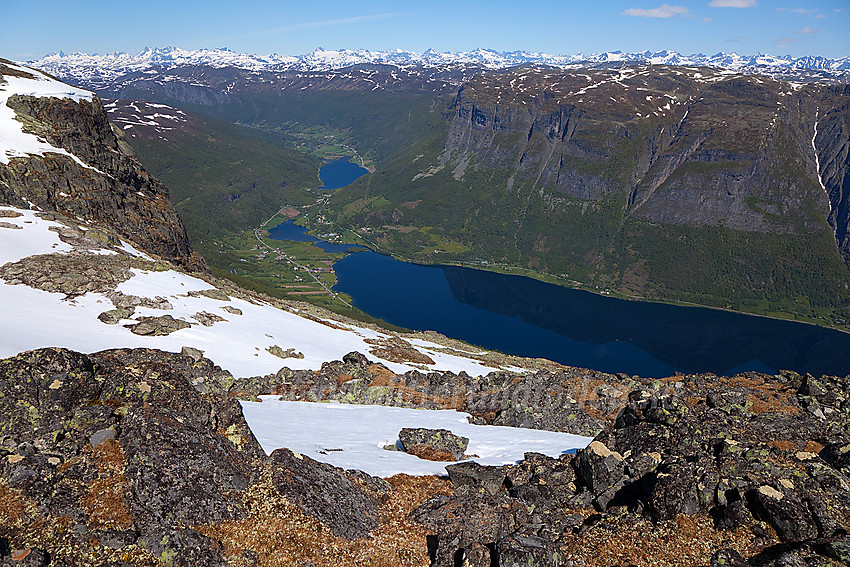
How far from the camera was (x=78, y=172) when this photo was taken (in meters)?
81.6

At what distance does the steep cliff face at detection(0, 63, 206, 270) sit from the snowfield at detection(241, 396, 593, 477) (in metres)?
62.3

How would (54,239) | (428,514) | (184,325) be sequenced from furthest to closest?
(54,239) → (184,325) → (428,514)

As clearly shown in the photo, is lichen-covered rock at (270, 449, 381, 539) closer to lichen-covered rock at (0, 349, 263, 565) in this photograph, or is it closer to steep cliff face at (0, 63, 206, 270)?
lichen-covered rock at (0, 349, 263, 565)

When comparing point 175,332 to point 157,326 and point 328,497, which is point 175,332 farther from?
point 328,497

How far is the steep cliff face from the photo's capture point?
74.1 metres

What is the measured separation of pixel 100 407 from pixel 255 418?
11.7 m

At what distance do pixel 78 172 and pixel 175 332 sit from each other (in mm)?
56169

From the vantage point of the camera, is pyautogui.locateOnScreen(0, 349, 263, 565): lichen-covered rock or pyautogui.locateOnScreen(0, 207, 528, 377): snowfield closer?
pyautogui.locateOnScreen(0, 349, 263, 565): lichen-covered rock

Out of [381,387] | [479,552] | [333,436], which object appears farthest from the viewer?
[381,387]

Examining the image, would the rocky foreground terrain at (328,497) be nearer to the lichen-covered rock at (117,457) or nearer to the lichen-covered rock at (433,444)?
the lichen-covered rock at (117,457)

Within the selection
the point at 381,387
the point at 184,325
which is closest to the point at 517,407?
the point at 381,387

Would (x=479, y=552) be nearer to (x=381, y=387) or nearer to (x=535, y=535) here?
(x=535, y=535)

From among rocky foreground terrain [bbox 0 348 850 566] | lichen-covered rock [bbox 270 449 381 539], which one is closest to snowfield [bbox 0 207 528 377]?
rocky foreground terrain [bbox 0 348 850 566]

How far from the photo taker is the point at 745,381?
4825 centimetres
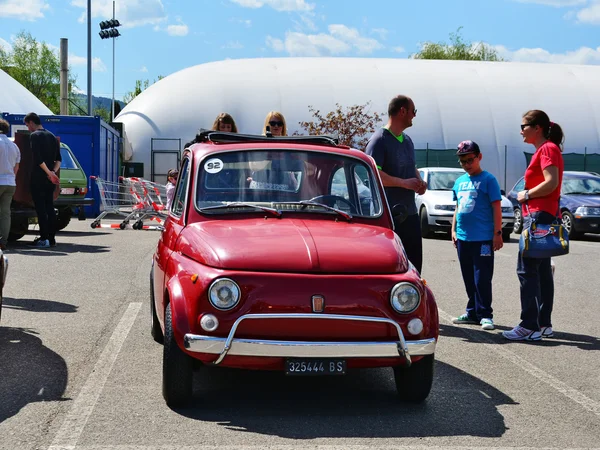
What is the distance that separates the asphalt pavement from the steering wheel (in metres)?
1.16

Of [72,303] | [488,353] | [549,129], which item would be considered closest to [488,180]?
[549,129]

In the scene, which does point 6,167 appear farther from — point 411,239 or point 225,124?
point 411,239

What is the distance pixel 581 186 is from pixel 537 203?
16175 millimetres

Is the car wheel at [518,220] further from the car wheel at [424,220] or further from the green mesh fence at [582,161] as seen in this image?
the green mesh fence at [582,161]

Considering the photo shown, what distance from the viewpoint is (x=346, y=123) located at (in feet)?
161

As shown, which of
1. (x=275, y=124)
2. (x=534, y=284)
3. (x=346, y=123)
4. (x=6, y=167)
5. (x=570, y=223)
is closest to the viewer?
(x=534, y=284)

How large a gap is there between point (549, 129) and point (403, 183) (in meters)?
1.32

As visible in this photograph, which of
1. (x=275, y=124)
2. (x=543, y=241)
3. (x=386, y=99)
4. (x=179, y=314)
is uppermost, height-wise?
(x=386, y=99)

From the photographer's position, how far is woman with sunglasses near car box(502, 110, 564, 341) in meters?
7.54

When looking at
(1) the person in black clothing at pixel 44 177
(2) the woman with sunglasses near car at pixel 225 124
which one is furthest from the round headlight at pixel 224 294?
============================================================
Write out each line again precisely as it appears, skipping every picture.

_Solution_
How far from the camera was (x=78, y=172) when this photo was taken (in meters)?
81.6

At what distance does the steep cliff face at detection(0, 63, 206, 270) sit from the snowfield at detection(241, 396, 593, 477) (in metres)?
62.3

How would (54,239) | (428,514) | (184,325) be sequenced from furthest to closest?
(54,239) → (184,325) → (428,514)

As clearly shown in the photo, is lichen-covered rock at (270, 449, 381, 539) closer to lichen-covered rock at (0, 349, 263, 565) in this photograph, or is it closer to steep cliff face at (0, 63, 206, 270)?
lichen-covered rock at (0, 349, 263, 565)

When comparing point 175,332 to point 157,326 and point 328,497, which is point 175,332 farther from?
point 328,497

How far is the steep cliff face from the photo's capture point?
74.1 metres

What is the measured separation of pixel 100 407 from pixel 255 418?
11.7 m

At what distance do pixel 78 172 and pixel 175 332 sit from each other (in mm)?
56169

From the vantage point of the camera, is pyautogui.locateOnScreen(0, 349, 263, 565): lichen-covered rock or pyautogui.locateOnScreen(0, 207, 528, 377): snowfield closer?
pyautogui.locateOnScreen(0, 349, 263, 565): lichen-covered rock

Out of [381,387] | [479,552] | [333,436], which object appears farthest from the viewer?
[381,387]

Examining the image, would the rocky foreground terrain at (328,497) be nearer to the lichen-covered rock at (117,457) or nearer to the lichen-covered rock at (433,444)?
the lichen-covered rock at (117,457)

Within the selection
the point at 381,387
the point at 184,325
which is closest to the point at 517,407?
the point at 381,387

Would (x=479, y=552) be nearer to (x=381, y=387) or nearer to (x=535, y=535) here?
(x=535, y=535)

From among rocky foreground terrain [bbox 0 348 850 566] | lichen-covered rock [bbox 270 449 381 539], which one is closest to snowfield [bbox 0 207 528 377]?
rocky foreground terrain [bbox 0 348 850 566]

How far from the photo taker is the point at 745,381?
4825 centimetres
What is the distance that separates the asphalt pavement from the steering wheel (in metres)?
1.16

Of [72,303] | [488,353] | [549,129], which item would be considered closest to [488,180]?
[549,129]

In the scene, which does point 6,167 appear farther from — point 411,239 or point 225,124?
point 411,239

What is the distance pixel 581 186 is from pixel 537 203?
16175 millimetres

Is the car wheel at [518,220] further from the car wheel at [424,220] or further from the green mesh fence at [582,161] as seen in this image?
the green mesh fence at [582,161]

Considering the photo shown, what distance from the viewpoint is (x=346, y=123) located at (in feet)?
161

As shown, which of
1. (x=275, y=124)
2. (x=534, y=284)
3. (x=346, y=123)
4. (x=6, y=167)
5. (x=570, y=223)
is closest to the viewer?
(x=534, y=284)

How large a gap is there between point (549, 129) and point (403, 183) (in meters)?
1.32

As visible in this photograph, which of
1. (x=275, y=124)
2. (x=543, y=241)
3. (x=386, y=99)
4. (x=179, y=314)
is uppermost, height-wise?
(x=386, y=99)

From the photographer's position, how far is woman with sunglasses near car box(502, 110, 564, 341) in meters?
7.54

When looking at
(1) the person in black clothing at pixel 44 177
(2) the woman with sunglasses near car at pixel 225 124
which one is furthest from the round headlight at pixel 224 294?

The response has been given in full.